ACTIVITY: All records below should be repeated exactly, with the pictures left out.

[Data extracted from a collection]
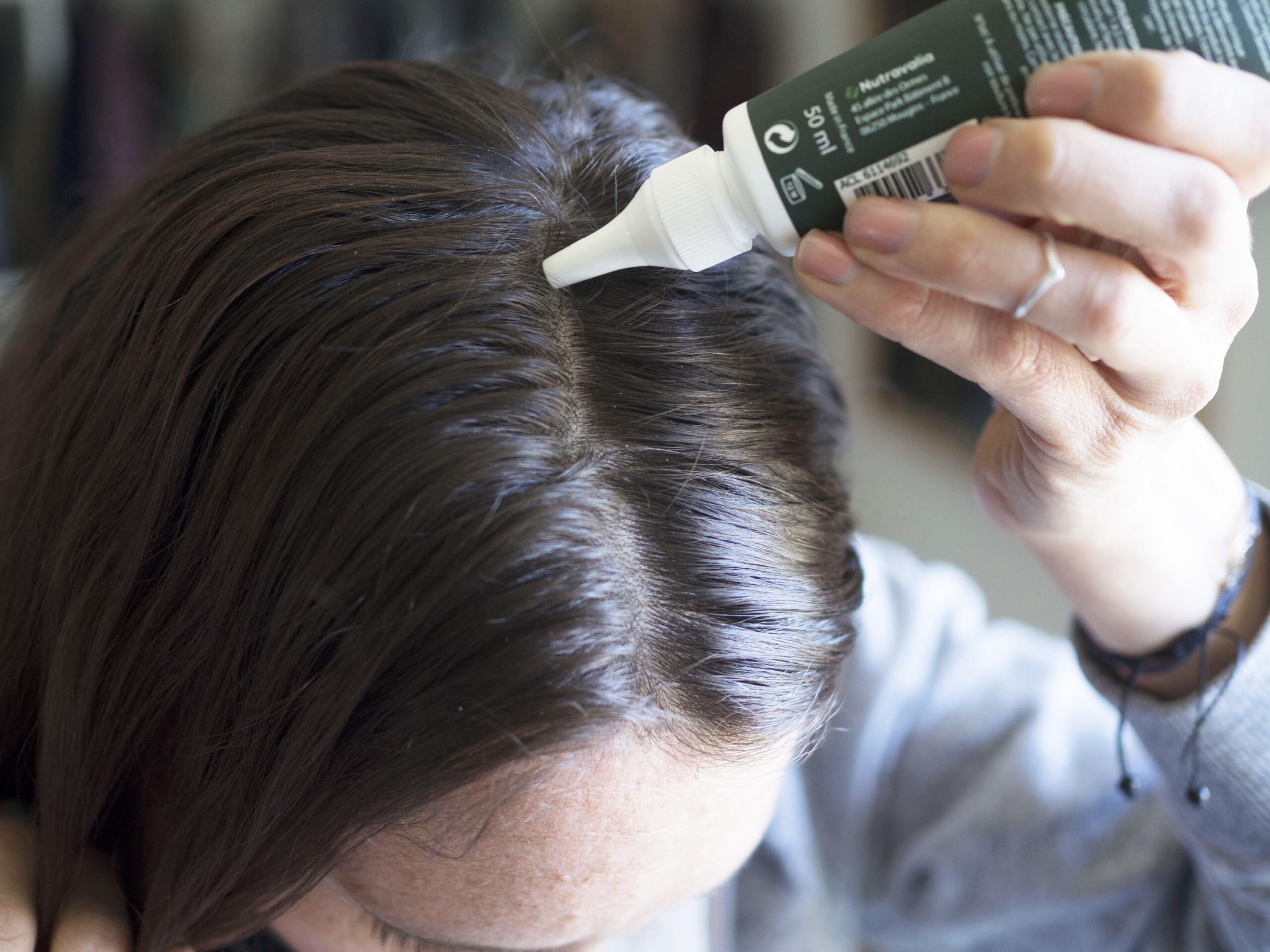 Application du serum pousse de luxeol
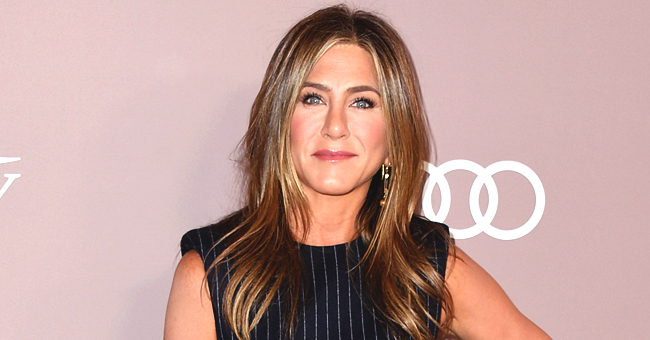 Jennifer Aniston Joins Instagram and Shares Rare Photo of the Full 'Friends' Cast Together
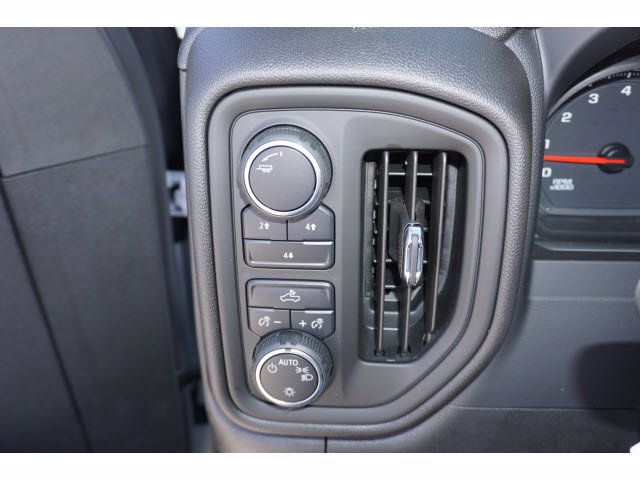 2020 Chevrolet Silverado 2500 Crew Cab 4x4, Pickup #204193 - photo 15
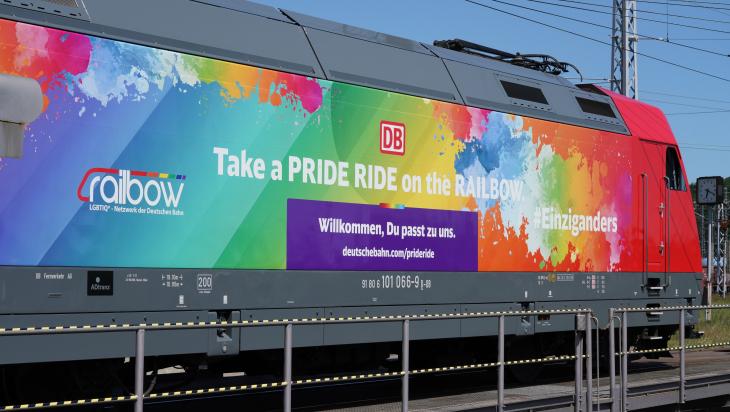 Pride Ride Lok; Foto: DB AG / Volker Emersleben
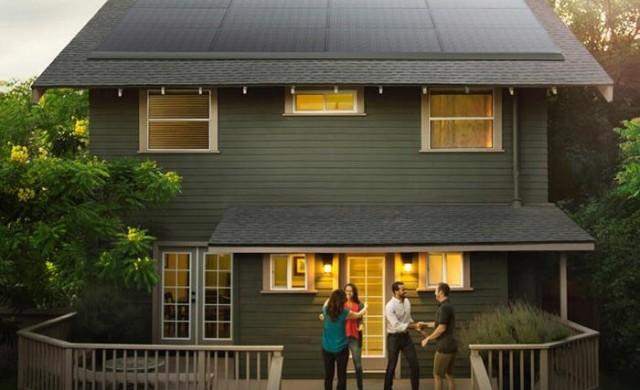 Tesla започва да продава соларните си покриви през лятото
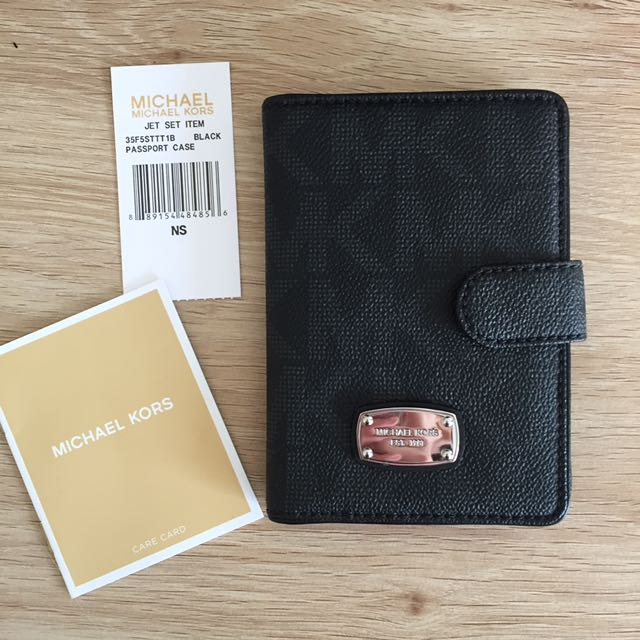 AUTHENTIC MICHAEL KORS JET SET TRAVEL PASSPORT CASE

SOLVED PROBLEM:
 Application du serum pousse de luxeol
 Jennifer Aniston Joins Instagram and Shares Rare Photo of the Full 'Friends' Cast Together
 2020 Chevrolet Silverado 2500 Crew Cab 4x4, Pickup #204193 - photo 15
 Pride Ride Lok; Foto: DB AG / Volker Emersleben
 Tesla започва да продава соларните си покриви през лятото
 AUTHENTIC MICHAEL KORS JET SET TRAVEL PASSPORT CASE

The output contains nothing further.